(Saved entries)
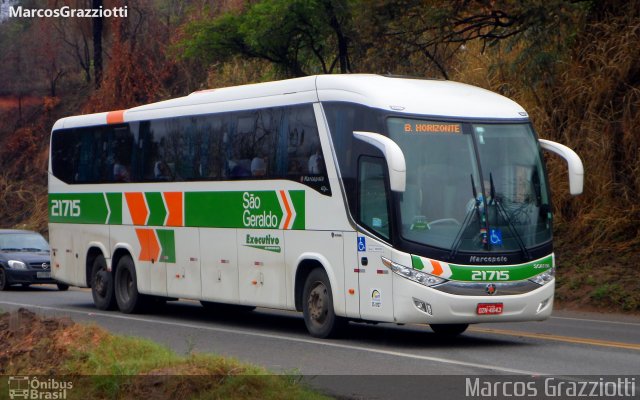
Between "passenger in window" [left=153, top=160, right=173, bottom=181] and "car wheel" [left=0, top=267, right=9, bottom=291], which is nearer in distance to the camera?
"passenger in window" [left=153, top=160, right=173, bottom=181]

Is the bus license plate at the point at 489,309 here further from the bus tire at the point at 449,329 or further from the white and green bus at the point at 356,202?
the bus tire at the point at 449,329

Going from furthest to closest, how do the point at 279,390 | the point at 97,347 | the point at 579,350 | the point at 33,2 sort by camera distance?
the point at 33,2 → the point at 579,350 → the point at 97,347 → the point at 279,390

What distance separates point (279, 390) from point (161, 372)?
3.65 feet

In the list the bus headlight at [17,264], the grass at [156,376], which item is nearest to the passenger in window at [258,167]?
the grass at [156,376]

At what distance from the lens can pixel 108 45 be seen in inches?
1940

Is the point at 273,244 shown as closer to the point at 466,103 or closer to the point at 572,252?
the point at 466,103

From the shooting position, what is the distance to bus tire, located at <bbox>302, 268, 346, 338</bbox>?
1488 cm

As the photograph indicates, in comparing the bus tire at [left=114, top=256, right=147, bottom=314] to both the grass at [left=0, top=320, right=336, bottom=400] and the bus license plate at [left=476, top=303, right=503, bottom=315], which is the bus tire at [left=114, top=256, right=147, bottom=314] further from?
the grass at [left=0, top=320, right=336, bottom=400]

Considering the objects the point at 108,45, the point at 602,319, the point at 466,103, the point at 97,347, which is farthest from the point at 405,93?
the point at 108,45

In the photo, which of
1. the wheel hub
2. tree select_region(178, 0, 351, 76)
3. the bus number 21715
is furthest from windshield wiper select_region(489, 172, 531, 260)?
tree select_region(178, 0, 351, 76)

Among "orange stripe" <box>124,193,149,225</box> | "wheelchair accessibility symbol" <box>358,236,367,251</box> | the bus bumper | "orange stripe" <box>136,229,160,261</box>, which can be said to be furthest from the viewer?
"orange stripe" <box>124,193,149,225</box>

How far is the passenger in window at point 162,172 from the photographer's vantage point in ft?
61.3

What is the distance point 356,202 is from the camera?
14.3 m

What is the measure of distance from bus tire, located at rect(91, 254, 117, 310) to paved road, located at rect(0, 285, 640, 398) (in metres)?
0.42
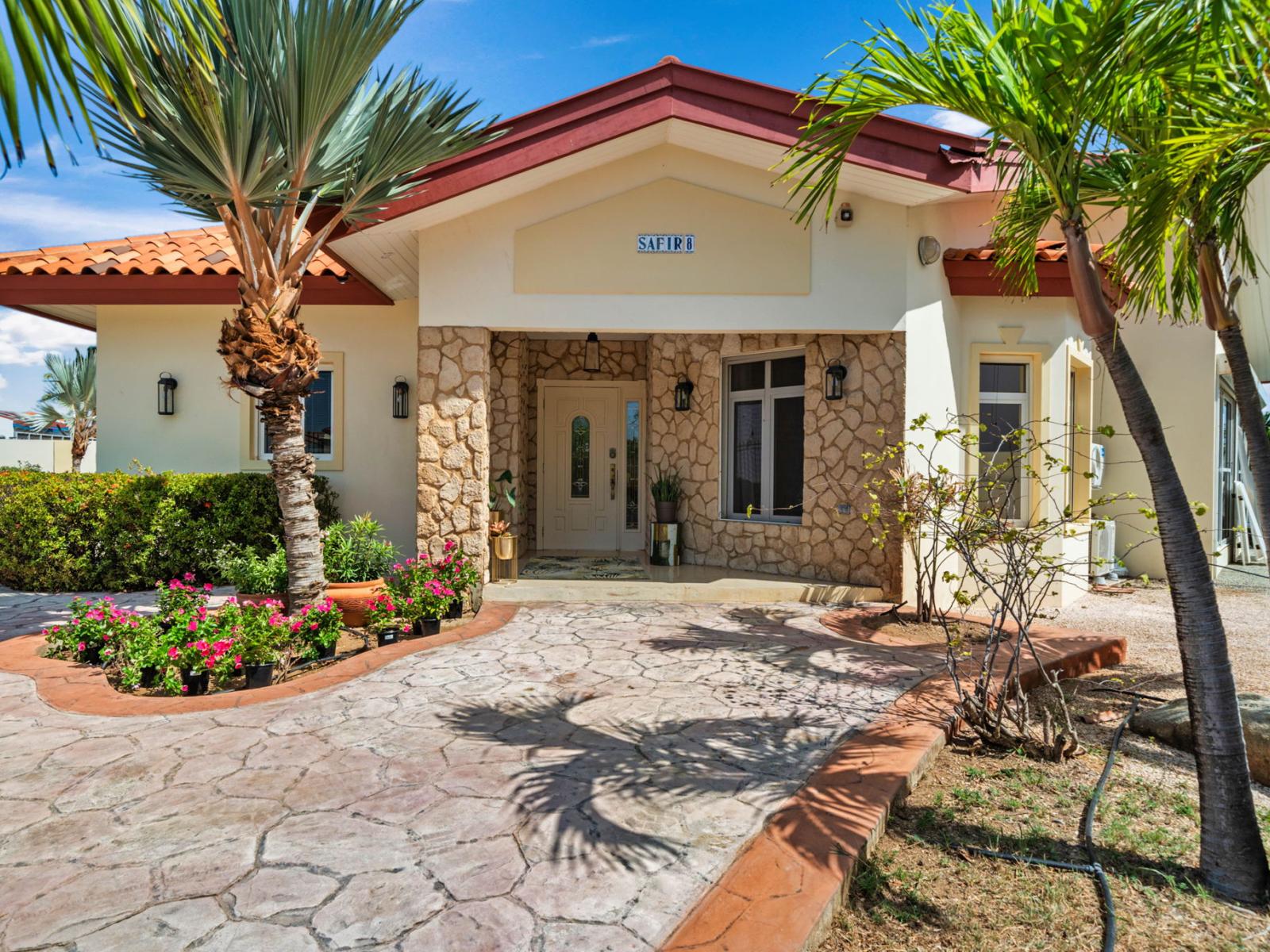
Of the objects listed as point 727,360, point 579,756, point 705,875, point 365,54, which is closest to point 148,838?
point 579,756

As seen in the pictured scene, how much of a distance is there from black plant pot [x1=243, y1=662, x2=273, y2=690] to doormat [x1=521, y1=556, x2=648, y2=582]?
4.05m

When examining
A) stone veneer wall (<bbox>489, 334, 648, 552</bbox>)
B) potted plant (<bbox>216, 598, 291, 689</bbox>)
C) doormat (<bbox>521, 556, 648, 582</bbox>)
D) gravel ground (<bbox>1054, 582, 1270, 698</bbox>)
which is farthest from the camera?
stone veneer wall (<bbox>489, 334, 648, 552</bbox>)

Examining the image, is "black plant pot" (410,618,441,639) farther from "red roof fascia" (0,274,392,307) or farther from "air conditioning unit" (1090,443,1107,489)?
"air conditioning unit" (1090,443,1107,489)

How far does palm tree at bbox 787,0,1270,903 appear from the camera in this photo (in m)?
2.82

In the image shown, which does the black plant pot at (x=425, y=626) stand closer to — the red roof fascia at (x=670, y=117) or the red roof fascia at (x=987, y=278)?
the red roof fascia at (x=670, y=117)

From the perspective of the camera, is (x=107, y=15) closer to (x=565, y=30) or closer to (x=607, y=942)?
(x=607, y=942)

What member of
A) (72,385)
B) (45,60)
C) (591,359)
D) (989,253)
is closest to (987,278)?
(989,253)

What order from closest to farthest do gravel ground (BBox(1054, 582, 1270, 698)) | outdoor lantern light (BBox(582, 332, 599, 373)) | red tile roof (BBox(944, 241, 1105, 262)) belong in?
gravel ground (BBox(1054, 582, 1270, 698)) < red tile roof (BBox(944, 241, 1105, 262)) < outdoor lantern light (BBox(582, 332, 599, 373))

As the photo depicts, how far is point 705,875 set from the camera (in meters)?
2.90

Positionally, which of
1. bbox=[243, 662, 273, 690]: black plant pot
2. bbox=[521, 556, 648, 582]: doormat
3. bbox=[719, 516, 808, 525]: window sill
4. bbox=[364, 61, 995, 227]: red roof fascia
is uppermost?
bbox=[364, 61, 995, 227]: red roof fascia

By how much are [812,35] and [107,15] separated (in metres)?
11.3

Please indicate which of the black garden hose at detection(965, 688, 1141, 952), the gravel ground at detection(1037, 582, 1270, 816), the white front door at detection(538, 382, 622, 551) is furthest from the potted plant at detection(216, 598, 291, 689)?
the white front door at detection(538, 382, 622, 551)

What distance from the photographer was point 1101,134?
10.7 ft

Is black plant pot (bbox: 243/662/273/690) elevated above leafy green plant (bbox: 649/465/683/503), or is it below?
below
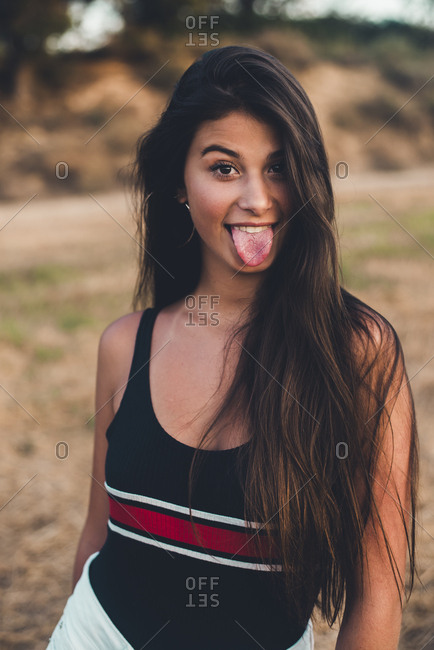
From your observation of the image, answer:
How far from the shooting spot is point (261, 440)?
1.38m

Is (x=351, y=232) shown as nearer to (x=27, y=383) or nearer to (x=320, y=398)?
(x=27, y=383)

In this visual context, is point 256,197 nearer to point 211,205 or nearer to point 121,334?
point 211,205

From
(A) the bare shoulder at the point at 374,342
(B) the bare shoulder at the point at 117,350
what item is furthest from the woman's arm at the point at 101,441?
(A) the bare shoulder at the point at 374,342

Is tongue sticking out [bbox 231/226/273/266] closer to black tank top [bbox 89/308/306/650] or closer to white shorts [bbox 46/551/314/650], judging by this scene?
black tank top [bbox 89/308/306/650]

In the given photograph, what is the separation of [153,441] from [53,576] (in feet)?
6.28

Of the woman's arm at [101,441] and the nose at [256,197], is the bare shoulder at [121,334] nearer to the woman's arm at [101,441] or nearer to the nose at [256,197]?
the woman's arm at [101,441]

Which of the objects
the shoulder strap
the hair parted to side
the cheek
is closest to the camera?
the hair parted to side

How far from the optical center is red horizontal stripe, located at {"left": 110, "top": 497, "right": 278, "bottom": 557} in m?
1.39

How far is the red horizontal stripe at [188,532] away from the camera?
1.39 m

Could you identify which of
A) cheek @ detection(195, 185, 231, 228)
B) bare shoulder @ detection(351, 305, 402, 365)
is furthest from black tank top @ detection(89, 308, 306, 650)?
cheek @ detection(195, 185, 231, 228)

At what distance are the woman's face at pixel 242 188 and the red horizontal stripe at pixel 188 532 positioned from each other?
1.89 feet

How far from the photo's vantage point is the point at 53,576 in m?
3.07

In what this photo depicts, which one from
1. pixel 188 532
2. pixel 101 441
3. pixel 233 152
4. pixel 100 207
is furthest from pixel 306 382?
pixel 100 207

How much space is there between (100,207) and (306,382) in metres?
12.3
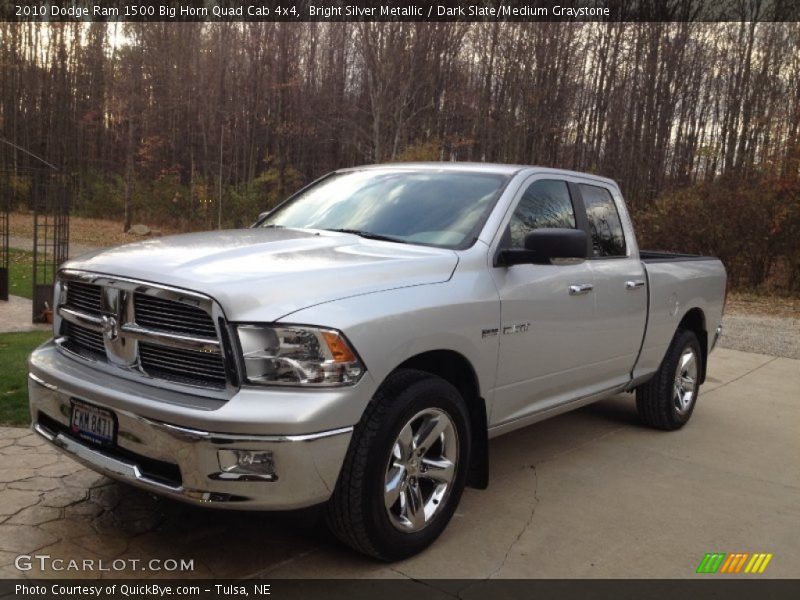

Directions for this task: Repeat the lines word for word, beginning with the line that contains "Which of the objects" and going on through the last of the lines. Leave the pictures out.

Task response:
Which of the objects
the shoulder strap
the hair parted to side
the cheek
is closest to the camera?
the hair parted to side

How far from the optical center is red horizontal stripe, located at {"left": 110, "top": 497, "right": 278, "bottom": 557} in m?
1.39

How far is the red horizontal stripe at [188,532] away from the camera?
1.39 m

Could you identify which of
A) cheek @ detection(195, 185, 231, 228)
B) bare shoulder @ detection(351, 305, 402, 365)
is furthest from black tank top @ detection(89, 308, 306, 650)?
cheek @ detection(195, 185, 231, 228)

At what distance are the woman's face at pixel 242 188 and the red horizontal stripe at pixel 188 532 positioned from each other?
1.89 feet

How far from the photo's vantage point is the point at 53,576 in m?
3.07

In what this photo depicts, which one from
1. pixel 188 532
2. pixel 101 441
3. pixel 233 152
4. pixel 100 207
is furthest from pixel 306 382?
pixel 100 207

How much space is there between (100,207) and (306,382) in metres?
12.3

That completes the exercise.